Burying drug cartel members in these mausoleums is a way of honoring their memory, as well as providing a comfortable place for the families to be with the deceased.
The cemetery’s surreal landscape is accompanied by narcocorridos, a Mexican musical subgenre with lyrics that focus on drug dealing, shootings, and violence.
Narcoculture in the Media
“Killing me does not end this lost war. It keeps growing just to avenge my son. Fame burns me but I don’t regret it”. Lyrics of Leyenda M1 by el Komander, one of the most notorious narcocorridos singer.
These songs are also commonly played during the burials by the same artists, who are well paid by family members to grant their loved ones a lavish goodbye. Even in this final goodbye, families tend to be targets of violence as a form of revenge from the deceased’s previous enemies.
The cartels offer teenagers a great sum of money, luxurious houses, and cars in a short period of time. However, they are aware that this lifestyle comes with a price.
This year, in the state of Michoacan, seventeen people were murdered at the funeral of an alleged drug trafficker relative, a common practice of revenge between cartels. In a harrowing context where death seems inevitable, young adults and children from poorer backgrounds are constantly being exposed to Narcoculture: from radio stations playing narcocorridos to streaming services showcasing narcoseries, such as Netflix’s Narcos and El Señor de los Cielos.

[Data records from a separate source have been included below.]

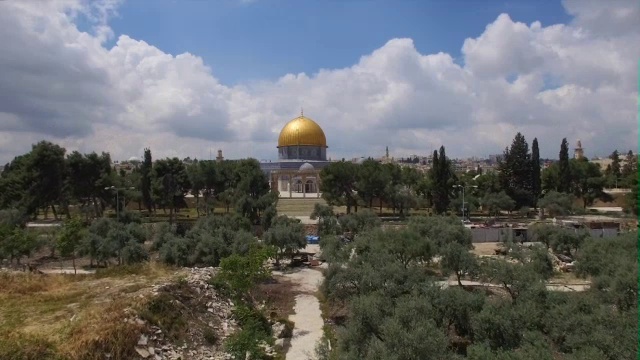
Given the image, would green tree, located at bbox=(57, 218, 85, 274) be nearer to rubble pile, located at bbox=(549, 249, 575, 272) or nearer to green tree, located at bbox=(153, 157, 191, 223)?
green tree, located at bbox=(153, 157, 191, 223)

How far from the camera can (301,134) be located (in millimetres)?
78188

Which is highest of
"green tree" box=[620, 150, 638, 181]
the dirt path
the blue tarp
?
"green tree" box=[620, 150, 638, 181]

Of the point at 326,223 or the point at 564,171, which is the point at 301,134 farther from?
the point at 326,223

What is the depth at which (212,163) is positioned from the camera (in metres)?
44.8

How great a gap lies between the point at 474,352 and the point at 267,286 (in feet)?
46.3

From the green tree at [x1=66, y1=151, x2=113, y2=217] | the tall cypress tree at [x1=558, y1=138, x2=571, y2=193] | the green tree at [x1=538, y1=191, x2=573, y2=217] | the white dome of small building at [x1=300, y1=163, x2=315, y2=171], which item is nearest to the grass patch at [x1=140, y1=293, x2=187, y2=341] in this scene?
the green tree at [x1=66, y1=151, x2=113, y2=217]

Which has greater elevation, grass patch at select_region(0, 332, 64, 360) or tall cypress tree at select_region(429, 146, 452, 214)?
tall cypress tree at select_region(429, 146, 452, 214)

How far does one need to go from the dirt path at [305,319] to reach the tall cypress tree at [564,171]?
1456 inches

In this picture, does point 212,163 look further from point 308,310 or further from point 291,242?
point 308,310

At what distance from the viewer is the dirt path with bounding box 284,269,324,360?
16.1 metres

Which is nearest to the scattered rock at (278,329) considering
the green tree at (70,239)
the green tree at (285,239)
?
the green tree at (285,239)

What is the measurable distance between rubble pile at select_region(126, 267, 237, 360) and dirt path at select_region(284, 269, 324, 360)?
2.43 meters

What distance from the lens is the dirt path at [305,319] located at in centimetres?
1614

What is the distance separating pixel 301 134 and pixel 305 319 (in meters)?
60.2
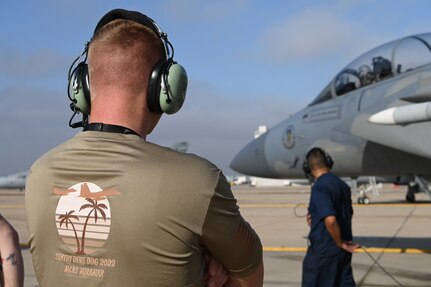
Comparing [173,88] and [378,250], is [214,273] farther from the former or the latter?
[378,250]

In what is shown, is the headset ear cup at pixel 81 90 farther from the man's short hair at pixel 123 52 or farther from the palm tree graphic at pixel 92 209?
the palm tree graphic at pixel 92 209

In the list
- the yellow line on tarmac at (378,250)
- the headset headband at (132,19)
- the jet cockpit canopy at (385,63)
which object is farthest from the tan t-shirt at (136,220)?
the yellow line on tarmac at (378,250)

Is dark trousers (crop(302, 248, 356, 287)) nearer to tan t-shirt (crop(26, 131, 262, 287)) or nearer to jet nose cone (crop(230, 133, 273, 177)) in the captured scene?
tan t-shirt (crop(26, 131, 262, 287))

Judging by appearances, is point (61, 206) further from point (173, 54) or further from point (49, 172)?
point (173, 54)

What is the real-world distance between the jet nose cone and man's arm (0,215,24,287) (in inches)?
383

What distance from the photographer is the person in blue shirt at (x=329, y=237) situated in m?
4.80

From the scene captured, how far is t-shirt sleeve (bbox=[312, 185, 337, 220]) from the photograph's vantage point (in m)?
4.80

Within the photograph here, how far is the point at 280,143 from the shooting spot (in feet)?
37.8

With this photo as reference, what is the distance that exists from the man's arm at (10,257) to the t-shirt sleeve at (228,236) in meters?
1.61

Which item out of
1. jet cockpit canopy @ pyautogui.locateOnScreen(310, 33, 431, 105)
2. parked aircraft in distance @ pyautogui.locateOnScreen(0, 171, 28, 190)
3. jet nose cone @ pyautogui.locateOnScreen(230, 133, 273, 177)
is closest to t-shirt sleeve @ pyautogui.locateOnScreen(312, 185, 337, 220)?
jet cockpit canopy @ pyautogui.locateOnScreen(310, 33, 431, 105)

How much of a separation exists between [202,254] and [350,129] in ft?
27.0

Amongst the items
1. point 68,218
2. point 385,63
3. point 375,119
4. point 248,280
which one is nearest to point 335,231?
point 248,280

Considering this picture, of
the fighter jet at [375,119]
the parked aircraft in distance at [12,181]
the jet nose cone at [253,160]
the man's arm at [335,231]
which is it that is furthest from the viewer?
the parked aircraft in distance at [12,181]

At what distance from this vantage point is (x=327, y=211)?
4785mm
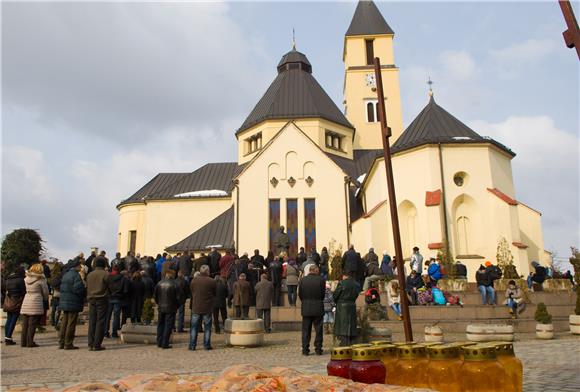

Vulnerable to these influences, they grow up facing two bleak options: migrate illegally to the US or become part of the drug dealing business. The cartels offer teenagers a great sum of money, luxurious houses, and cars in a short period of time. However, they are aware that this lifestyle comes with a price. Premature death isn’t a deterrent, as it has been constantly normalized by narcoculture and the hundreds of homicides happening around the country.
“When I ask my students what they want to be when they grow up, they respond: Narcos”. – Professor Lopez from a public high school in the state of Guanajuato.
This Memento Mori[i] attitude has expanded throughout the country, where short term planning is the standard: mortgages, bank loans and unhealthy habits are part of the everyday life.
If the cartels and narcoculture continue to be worshiped, what can we expect to happen to future generations? As media continues to hound us with infinite news and content, we must keep a critical eye to analyze the harsh effects that society is enduring.